WHAT IS BEING ASKED: Return every one of the following records word for word, without any changes.

>>>

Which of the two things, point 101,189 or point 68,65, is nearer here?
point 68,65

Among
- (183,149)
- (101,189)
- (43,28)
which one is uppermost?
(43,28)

<<<

RESULT OF THE EXERCISE:
Which of the two things, point 101,189 or point 68,65, is nearer here?
point 68,65

Among
- (183,149)
- (101,189)
- (43,28)
which one is uppermost?
(43,28)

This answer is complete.